Exercise prompt: Quote the whole listing word for word, please.

--- BEGIN Material ---

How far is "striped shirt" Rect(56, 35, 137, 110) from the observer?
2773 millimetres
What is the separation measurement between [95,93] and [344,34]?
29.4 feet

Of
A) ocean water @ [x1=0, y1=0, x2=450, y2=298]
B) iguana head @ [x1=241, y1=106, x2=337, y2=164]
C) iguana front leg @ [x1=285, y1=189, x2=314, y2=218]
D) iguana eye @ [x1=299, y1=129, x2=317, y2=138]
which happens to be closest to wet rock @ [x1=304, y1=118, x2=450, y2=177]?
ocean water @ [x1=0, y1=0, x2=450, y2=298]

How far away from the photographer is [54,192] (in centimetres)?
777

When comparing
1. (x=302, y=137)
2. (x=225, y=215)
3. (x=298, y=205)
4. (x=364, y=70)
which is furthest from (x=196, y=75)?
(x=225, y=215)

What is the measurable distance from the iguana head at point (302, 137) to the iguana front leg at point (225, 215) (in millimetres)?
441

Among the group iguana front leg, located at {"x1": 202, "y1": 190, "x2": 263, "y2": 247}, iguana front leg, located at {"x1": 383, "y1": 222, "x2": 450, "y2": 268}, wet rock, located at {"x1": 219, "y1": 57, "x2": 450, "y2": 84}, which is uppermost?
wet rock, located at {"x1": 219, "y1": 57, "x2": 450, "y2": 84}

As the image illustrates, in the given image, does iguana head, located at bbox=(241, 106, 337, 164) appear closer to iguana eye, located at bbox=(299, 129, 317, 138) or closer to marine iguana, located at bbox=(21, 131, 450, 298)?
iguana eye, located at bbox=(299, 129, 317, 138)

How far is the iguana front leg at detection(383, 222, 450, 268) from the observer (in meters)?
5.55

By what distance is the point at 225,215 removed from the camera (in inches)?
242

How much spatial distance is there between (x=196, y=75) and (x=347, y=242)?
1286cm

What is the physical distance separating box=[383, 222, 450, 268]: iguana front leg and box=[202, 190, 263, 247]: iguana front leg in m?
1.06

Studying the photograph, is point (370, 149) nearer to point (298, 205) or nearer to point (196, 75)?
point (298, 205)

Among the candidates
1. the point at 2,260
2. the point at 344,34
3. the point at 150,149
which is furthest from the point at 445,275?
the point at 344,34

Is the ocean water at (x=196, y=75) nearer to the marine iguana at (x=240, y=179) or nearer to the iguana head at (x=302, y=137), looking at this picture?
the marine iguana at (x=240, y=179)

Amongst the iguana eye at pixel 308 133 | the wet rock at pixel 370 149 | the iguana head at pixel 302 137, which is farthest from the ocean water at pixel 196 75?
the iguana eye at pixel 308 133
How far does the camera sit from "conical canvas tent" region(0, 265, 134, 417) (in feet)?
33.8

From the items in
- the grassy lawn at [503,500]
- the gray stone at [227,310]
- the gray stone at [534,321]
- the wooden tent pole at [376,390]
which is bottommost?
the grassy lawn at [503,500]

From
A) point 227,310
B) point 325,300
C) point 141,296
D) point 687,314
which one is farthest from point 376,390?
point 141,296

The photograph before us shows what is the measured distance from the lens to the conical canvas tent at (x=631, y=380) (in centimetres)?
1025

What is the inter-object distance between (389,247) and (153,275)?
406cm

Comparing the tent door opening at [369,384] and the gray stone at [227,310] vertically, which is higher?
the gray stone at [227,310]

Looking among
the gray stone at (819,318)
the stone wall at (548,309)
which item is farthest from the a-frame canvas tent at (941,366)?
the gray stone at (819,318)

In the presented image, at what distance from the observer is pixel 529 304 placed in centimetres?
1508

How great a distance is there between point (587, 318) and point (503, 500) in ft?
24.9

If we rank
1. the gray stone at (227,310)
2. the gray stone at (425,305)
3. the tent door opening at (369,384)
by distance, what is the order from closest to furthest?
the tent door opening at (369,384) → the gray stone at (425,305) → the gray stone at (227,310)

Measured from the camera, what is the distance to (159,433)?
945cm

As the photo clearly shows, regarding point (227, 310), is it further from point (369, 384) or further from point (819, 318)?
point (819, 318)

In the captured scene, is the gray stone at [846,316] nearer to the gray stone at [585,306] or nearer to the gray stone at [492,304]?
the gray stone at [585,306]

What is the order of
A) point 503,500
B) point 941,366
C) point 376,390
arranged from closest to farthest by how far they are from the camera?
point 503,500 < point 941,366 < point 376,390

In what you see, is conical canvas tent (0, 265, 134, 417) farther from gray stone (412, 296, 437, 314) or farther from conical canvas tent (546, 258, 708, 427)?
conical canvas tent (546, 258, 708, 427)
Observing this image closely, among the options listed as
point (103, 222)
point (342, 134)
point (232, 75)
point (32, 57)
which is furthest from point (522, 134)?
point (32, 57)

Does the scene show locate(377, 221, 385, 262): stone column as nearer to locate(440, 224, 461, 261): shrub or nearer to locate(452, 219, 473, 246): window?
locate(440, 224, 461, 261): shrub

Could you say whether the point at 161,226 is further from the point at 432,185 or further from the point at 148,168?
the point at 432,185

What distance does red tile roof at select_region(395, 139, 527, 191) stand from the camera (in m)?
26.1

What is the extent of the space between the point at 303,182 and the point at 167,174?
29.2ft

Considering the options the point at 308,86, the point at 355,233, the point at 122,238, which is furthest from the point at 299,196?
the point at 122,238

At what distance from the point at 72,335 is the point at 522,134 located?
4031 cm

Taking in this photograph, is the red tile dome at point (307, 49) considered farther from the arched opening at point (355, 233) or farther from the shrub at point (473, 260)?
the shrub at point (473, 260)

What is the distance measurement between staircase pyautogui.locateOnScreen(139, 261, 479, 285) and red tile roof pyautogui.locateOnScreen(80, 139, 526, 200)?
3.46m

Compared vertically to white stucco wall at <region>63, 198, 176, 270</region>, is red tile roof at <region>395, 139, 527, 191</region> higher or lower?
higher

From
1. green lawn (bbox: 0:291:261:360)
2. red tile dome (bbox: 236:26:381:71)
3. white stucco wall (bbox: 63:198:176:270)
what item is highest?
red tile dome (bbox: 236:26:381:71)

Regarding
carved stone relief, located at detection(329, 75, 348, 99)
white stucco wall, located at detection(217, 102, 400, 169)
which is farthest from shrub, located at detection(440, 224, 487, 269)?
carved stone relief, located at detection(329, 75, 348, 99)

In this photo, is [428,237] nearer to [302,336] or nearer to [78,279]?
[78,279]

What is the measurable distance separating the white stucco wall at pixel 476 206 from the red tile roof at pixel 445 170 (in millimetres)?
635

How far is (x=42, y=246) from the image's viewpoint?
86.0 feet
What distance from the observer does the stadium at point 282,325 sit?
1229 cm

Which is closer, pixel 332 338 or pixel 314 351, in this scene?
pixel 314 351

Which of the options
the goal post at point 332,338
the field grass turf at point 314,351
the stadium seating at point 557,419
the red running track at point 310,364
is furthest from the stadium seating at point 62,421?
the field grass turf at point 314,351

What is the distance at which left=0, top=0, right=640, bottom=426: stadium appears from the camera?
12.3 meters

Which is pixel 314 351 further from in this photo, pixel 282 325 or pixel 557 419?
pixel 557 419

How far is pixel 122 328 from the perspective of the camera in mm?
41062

--- END Material ---

Finished answer:
How far is "striped shirt" Rect(56, 35, 137, 110) from the observer?
2773 millimetres
What is the separation measurement between [95,93] and [344,34]?
29.4 feet

Of
A) ocean water @ [x1=0, y1=0, x2=450, y2=298]
B) iguana head @ [x1=241, y1=106, x2=337, y2=164]
C) iguana front leg @ [x1=285, y1=189, x2=314, y2=218]
D) iguana eye @ [x1=299, y1=129, x2=317, y2=138]
which happens to be closest to wet rock @ [x1=304, y1=118, x2=450, y2=177]?
ocean water @ [x1=0, y1=0, x2=450, y2=298]

How far away from the photographer is [54,192] (in centimetres)?
777

When comparing
1. (x=302, y=137)
2. (x=225, y=215)
3. (x=298, y=205)
4. (x=364, y=70)
which is furthest from (x=196, y=75)?
(x=225, y=215)

What is the measurable distance from the iguana head at point (302, 137) to the iguana front leg at point (225, 215) (in millimetres)?
441

Among the group iguana front leg, located at {"x1": 202, "y1": 190, "x2": 263, "y2": 247}, iguana front leg, located at {"x1": 383, "y1": 222, "x2": 450, "y2": 268}, wet rock, located at {"x1": 219, "y1": 57, "x2": 450, "y2": 84}, which is uppermost?
wet rock, located at {"x1": 219, "y1": 57, "x2": 450, "y2": 84}

As the image illustrates, in the given image, does iguana head, located at bbox=(241, 106, 337, 164) appear closer to iguana eye, located at bbox=(299, 129, 317, 138) or closer to marine iguana, located at bbox=(21, 131, 450, 298)?
iguana eye, located at bbox=(299, 129, 317, 138)

How far is the iguana front leg at detection(383, 222, 450, 268) from the observer (in meters)?
5.55

By what distance is the point at 225,215 removed from the camera (in inches)?
242

How much spatial distance is there between (x=196, y=75) and (x=347, y=242)?
1286cm

What is the physical distance separating box=[383, 222, 450, 268]: iguana front leg and box=[202, 190, 263, 247]: iguana front leg in m?
1.06

Studying the photograph, is point (370, 149) nearer to point (298, 205) or nearer to point (196, 75)?
point (298, 205)

Among the candidates
1. the point at 2,260
2. the point at 344,34
3. the point at 150,149
which is furthest from the point at 445,275?
the point at 344,34

Is the ocean water at (x=196, y=75) nearer to the marine iguana at (x=240, y=179) or nearer to the iguana head at (x=302, y=137), looking at this picture?
the marine iguana at (x=240, y=179)

Amongst the iguana eye at pixel 308 133 | the wet rock at pixel 370 149 | the iguana head at pixel 302 137, which is farthest from the ocean water at pixel 196 75?
the iguana eye at pixel 308 133
How far does the camera sit from "conical canvas tent" region(0, 265, 134, 417) (in feet)?
33.8

From the items in
- the grassy lawn at [503,500]
- the gray stone at [227,310]
- the gray stone at [534,321]
- the wooden tent pole at [376,390]
which is bottommost?
the grassy lawn at [503,500]

From
A) point 227,310
B) point 325,300
C) point 141,296
D) point 687,314
which one is farthest from point 376,390?
point 141,296

The photograph before us shows what is the measured distance from the lens to the conical canvas tent at (x=631, y=380) (in centimetres)?
1025

What is the inter-object distance between (389,247) and (153,275)?
406cm

Comparing the tent door opening at [369,384] and the gray stone at [227,310] vertically, which is higher?
the gray stone at [227,310]

Looking among
the gray stone at (819,318)
the stone wall at (548,309)
which item is farthest from the a-frame canvas tent at (941,366)?
the gray stone at (819,318)

In the presented image, at what distance from the observer is pixel 529 304 placed in centimetres?
1508

How great a distance is there between point (587, 318) and point (503, 500) in ft?
24.9

If we rank
1. the gray stone at (227,310)
2. the gray stone at (425,305)
3. the tent door opening at (369,384)
by distance, what is the order from closest to furthest?
the tent door opening at (369,384) → the gray stone at (425,305) → the gray stone at (227,310)

Measured from the camera, what is the distance to (159,433)?
945cm

As the photo clearly shows, regarding point (227, 310), is it further from point (369, 384) or further from point (819, 318)?
point (819, 318)

In the captured scene, is the gray stone at [846,316] nearer to the gray stone at [585,306] or nearer to the gray stone at [492,304]?
the gray stone at [585,306]

What is the order of
A) point 503,500
B) point 941,366
C) point 376,390
arranged from closest to farthest by how far they are from the camera?
point 503,500 < point 941,366 < point 376,390

In what you see, is conical canvas tent (0, 265, 134, 417) farther from gray stone (412, 296, 437, 314) or farther from conical canvas tent (546, 258, 708, 427)?
conical canvas tent (546, 258, 708, 427)
Observing this image closely, among the options listed as
point (103, 222)
point (342, 134)
point (232, 75)
point (32, 57)
which is furthest from point (522, 134)?
point (32, 57)

Does the scene show locate(377, 221, 385, 262): stone column as nearer to locate(440, 224, 461, 261): shrub or nearer to locate(452, 219, 473, 246): window?
locate(440, 224, 461, 261): shrub

Could you say whether the point at 161,226 is further from the point at 432,185 or further from the point at 148,168?
the point at 432,185

What distance does red tile roof at select_region(395, 139, 527, 191) stand from the camera (in m)?
26.1

What is the extent of the space between the point at 303,182 and the point at 167,174?
29.2ft

Considering the options the point at 308,86, the point at 355,233, the point at 122,238, which is furthest from the point at 299,196?
the point at 122,238

At what distance from the point at 72,335 is the point at 522,134 located?
4031 cm

Taking in this photograph, is the red tile dome at point (307, 49) considered farther from the arched opening at point (355, 233) or farther from the shrub at point (473, 260)?
the shrub at point (473, 260)

What is the distance measurement between staircase pyautogui.locateOnScreen(139, 261, 479, 285) and red tile roof pyautogui.locateOnScreen(80, 139, 526, 200)?
3.46m

Compared vertically to white stucco wall at <region>63, 198, 176, 270</region>, is red tile roof at <region>395, 139, 527, 191</region> higher or lower?
higher

From
1. green lawn (bbox: 0:291:261:360)
2. red tile dome (bbox: 236:26:381:71)
3. white stucco wall (bbox: 63:198:176:270)
what item is highest?
red tile dome (bbox: 236:26:381:71)

Regarding
carved stone relief, located at detection(329, 75, 348, 99)
white stucco wall, located at detection(217, 102, 400, 169)
which is farthest from shrub, located at detection(440, 224, 487, 269)?
carved stone relief, located at detection(329, 75, 348, 99)

In this photo, is [428,237] nearer to [302,336] or nearer to [78,279]?
[78,279]

What is the measurable distance separating the white stucco wall at pixel 476 206 from the red tile roof at pixel 445 170 (in millimetres)?
635

How far is (x=42, y=246) from the image's viewpoint?
86.0 feet
What distance from the observer does the stadium at point 282,325 sit?
1229 cm

Which is closer, pixel 332 338 or pixel 314 351, in this scene?
pixel 314 351

Which of the options
the goal post at point 332,338
the field grass turf at point 314,351
the stadium seating at point 557,419
the red running track at point 310,364
is furthest from the stadium seating at point 62,421?
the field grass turf at point 314,351

What is the distance at which left=0, top=0, right=640, bottom=426: stadium appears from the camera?
12.3 meters

Which is pixel 314 351 further from in this photo, pixel 282 325 or pixel 557 419?
pixel 557 419

How far is pixel 122 328 from the perspective of the camera in mm?
41062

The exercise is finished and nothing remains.